(Stored entries)
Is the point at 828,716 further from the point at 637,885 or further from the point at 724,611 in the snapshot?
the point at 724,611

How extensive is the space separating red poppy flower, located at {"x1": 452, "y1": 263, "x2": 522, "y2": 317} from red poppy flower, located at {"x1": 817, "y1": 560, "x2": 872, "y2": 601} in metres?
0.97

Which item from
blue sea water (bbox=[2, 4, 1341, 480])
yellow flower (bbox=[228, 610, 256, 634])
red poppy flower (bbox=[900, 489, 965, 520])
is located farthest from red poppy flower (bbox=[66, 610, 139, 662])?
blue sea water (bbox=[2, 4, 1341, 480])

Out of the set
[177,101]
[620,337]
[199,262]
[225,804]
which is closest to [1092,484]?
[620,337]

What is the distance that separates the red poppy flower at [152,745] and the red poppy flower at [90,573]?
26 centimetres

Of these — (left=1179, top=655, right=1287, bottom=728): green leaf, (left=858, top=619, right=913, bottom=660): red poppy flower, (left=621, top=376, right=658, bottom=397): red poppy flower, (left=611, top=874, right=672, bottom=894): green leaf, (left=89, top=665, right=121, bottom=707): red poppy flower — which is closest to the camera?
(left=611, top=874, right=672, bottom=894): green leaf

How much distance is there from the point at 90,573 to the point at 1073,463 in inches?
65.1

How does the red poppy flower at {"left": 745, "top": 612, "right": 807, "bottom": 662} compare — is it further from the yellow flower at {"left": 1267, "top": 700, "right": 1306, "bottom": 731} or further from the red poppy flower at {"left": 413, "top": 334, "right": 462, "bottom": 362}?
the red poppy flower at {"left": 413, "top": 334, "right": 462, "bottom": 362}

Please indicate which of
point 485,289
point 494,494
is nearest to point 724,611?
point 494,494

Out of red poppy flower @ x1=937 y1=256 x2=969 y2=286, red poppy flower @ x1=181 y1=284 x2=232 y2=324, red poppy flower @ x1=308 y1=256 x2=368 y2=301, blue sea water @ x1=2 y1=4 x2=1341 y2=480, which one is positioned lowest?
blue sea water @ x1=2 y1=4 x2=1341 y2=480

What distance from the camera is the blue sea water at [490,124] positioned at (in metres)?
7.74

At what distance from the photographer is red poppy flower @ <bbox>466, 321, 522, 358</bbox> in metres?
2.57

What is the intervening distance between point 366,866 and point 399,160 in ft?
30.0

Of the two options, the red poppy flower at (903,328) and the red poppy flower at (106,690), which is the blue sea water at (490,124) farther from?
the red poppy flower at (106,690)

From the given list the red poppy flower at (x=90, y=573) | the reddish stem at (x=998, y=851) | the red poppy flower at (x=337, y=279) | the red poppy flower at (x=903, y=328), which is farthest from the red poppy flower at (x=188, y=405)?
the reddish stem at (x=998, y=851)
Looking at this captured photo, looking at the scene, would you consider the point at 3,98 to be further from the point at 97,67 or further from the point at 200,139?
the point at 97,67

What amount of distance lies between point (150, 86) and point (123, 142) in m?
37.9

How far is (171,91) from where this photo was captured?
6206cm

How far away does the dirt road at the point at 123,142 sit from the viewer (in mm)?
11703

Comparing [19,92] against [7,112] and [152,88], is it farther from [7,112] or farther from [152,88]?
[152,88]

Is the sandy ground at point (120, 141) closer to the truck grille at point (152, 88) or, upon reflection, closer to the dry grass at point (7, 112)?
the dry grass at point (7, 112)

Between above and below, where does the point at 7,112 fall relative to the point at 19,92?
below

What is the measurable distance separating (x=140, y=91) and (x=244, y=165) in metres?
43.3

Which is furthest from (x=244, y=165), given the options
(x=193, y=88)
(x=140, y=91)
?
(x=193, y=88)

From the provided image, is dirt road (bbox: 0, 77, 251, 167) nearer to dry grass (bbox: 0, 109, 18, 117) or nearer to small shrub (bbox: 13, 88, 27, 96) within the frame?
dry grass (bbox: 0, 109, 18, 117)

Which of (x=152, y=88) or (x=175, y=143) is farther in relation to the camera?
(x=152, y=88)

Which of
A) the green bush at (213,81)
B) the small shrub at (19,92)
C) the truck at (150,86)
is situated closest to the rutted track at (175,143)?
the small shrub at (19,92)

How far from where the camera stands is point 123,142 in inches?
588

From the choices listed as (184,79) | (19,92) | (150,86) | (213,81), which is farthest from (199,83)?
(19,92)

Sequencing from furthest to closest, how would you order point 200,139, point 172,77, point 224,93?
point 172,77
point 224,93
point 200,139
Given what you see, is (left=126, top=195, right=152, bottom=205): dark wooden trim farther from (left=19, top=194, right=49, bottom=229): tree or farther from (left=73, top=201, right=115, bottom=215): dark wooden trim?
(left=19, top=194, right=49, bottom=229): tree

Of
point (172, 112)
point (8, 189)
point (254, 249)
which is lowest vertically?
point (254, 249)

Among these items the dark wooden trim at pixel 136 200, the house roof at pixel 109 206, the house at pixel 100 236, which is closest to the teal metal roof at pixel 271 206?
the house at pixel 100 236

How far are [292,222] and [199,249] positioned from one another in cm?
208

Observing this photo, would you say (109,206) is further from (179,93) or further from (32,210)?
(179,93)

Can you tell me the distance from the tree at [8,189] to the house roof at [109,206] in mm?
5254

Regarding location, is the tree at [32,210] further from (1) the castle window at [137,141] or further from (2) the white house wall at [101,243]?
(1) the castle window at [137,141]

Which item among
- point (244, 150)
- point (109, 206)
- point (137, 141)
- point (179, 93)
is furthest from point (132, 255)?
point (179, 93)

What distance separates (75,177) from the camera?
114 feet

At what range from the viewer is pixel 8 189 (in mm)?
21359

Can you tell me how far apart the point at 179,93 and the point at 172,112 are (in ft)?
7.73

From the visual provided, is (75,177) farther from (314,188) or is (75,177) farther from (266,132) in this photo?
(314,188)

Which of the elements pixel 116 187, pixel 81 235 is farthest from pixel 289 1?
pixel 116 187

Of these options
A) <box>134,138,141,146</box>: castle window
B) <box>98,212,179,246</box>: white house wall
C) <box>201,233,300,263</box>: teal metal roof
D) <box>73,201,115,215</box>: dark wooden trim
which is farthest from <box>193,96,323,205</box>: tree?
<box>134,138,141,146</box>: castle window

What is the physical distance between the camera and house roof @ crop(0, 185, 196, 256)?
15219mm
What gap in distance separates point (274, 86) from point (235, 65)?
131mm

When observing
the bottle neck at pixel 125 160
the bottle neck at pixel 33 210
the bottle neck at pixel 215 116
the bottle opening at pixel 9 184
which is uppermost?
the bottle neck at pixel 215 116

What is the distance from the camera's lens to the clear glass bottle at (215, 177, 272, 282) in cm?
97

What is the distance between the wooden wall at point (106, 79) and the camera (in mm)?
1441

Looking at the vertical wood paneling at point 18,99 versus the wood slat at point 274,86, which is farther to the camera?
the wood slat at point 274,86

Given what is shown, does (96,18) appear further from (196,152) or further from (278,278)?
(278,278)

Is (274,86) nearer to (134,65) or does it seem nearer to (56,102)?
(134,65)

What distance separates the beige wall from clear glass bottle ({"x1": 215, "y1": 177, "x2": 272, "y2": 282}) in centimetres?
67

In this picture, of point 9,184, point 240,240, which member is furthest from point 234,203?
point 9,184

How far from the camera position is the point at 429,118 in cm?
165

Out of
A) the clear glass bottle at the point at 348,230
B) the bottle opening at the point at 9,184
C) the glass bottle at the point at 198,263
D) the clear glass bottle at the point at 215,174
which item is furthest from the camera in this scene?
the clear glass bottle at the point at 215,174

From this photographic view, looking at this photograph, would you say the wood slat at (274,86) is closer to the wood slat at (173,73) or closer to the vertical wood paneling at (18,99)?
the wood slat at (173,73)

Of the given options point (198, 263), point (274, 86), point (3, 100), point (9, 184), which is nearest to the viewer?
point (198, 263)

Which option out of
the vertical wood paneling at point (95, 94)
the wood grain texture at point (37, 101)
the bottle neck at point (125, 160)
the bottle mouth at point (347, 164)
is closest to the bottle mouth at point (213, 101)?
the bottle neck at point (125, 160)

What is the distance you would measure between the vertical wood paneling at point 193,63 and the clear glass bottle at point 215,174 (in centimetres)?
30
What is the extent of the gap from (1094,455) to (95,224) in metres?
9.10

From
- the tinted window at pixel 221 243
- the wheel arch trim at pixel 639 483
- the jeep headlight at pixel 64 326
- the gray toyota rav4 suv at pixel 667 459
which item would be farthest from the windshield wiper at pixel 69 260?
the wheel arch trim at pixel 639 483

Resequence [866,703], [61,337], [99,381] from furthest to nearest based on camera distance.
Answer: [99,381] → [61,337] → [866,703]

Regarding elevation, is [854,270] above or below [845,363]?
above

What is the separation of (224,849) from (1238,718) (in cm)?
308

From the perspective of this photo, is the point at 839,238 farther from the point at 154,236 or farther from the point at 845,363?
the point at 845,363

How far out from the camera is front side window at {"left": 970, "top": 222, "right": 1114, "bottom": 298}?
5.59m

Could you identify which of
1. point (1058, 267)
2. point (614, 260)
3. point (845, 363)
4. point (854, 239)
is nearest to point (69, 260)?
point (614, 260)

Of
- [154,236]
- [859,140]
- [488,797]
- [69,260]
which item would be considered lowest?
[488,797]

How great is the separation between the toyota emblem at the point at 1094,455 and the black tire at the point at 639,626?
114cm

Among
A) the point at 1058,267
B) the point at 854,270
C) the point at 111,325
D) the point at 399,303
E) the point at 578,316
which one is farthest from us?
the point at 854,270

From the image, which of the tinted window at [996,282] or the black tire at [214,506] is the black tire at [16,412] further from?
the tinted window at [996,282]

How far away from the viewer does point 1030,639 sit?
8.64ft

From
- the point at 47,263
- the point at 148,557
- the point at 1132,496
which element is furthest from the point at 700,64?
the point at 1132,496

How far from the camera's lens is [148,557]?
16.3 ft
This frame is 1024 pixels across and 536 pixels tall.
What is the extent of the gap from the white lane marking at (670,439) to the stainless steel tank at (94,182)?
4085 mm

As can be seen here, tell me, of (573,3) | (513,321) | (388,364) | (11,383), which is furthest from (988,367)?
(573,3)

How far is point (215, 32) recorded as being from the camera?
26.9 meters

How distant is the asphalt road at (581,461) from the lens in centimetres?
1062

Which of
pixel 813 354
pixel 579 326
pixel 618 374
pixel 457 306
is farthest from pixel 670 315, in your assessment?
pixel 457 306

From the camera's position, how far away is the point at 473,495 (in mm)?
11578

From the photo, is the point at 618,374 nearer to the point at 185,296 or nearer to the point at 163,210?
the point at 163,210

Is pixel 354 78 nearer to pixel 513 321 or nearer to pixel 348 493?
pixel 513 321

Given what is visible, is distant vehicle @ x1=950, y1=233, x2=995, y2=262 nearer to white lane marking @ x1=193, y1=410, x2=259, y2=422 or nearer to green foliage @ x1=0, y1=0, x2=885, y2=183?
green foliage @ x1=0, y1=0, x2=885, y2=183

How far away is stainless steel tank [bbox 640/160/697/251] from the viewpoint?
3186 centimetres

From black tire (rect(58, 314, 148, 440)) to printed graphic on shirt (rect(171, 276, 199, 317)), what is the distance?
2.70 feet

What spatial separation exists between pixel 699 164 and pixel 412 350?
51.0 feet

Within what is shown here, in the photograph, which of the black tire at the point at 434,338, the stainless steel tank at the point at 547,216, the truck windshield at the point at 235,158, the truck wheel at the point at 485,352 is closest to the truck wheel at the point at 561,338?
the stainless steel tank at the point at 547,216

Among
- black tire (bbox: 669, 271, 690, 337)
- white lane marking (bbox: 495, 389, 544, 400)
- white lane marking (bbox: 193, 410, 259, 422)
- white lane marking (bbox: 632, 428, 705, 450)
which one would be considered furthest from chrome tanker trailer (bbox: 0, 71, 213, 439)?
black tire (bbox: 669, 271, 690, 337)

# GIVEN EXERCISE:
Return exactly, and only, the line containing "How far from the camera's lens is [148,557]?" and every line after it through the end of the material.

# REPLY TO THE TASK:
How far from the camera's lens is [148,557]?
16.3 ft
This frame is 1024 pixels across and 536 pixels tall.
What is the extent of the gap from the white lane marking at (670,439) to the stainless steel tank at (94,182)?
4085 mm

As can be seen here, tell me, of (573,3) | (513,321) | (388,364) | (11,383), which is furthest from (988,367)?
(573,3)

How far is point (215, 32) recorded as being from the camera?
26.9 meters

How distant is the asphalt road at (581,461) from the lens in centimetres?
1062

Which of
pixel 813 354
pixel 579 326
pixel 618 374
pixel 457 306
is farthest from pixel 670 315, in your assessment?
pixel 457 306

From the camera's position, how far away is the point at 473,495 (in mm)?
11578

From the photo, is the point at 618,374 nearer to the point at 185,296 or nearer to the point at 163,210?
the point at 163,210

Is pixel 354 78 nearer to pixel 513 321 or nearer to pixel 348 493?
pixel 513 321

Given what is visible, is distant vehicle @ x1=950, y1=233, x2=995, y2=262 nearer to white lane marking @ x1=193, y1=410, x2=259, y2=422 or nearer to green foliage @ x1=0, y1=0, x2=885, y2=183?
green foliage @ x1=0, y1=0, x2=885, y2=183

How far away is stainless steel tank [bbox 640/160/697/251] from the viewpoint?
3186 centimetres

From black tire (rect(58, 314, 148, 440)) to printed graphic on shirt (rect(171, 276, 199, 317)), what is the distance?
2.70 feet

What spatial separation exists between pixel 699 164 and pixel 412 350?
51.0 feet

Within what is shown here, in the photograph, which of the black tire at the point at 434,338, the stainless steel tank at the point at 547,216, the truck windshield at the point at 235,158, the truck wheel at the point at 485,352 is closest to the truck wheel at the point at 561,338?
the stainless steel tank at the point at 547,216

Among
- black tire (bbox: 669, 271, 690, 337)
- white lane marking (bbox: 495, 389, 544, 400)
- white lane marking (bbox: 193, 410, 259, 422)
- white lane marking (bbox: 632, 428, 705, 450)
which one would be considered furthest from chrome tanker trailer (bbox: 0, 71, 213, 439)?
black tire (bbox: 669, 271, 690, 337)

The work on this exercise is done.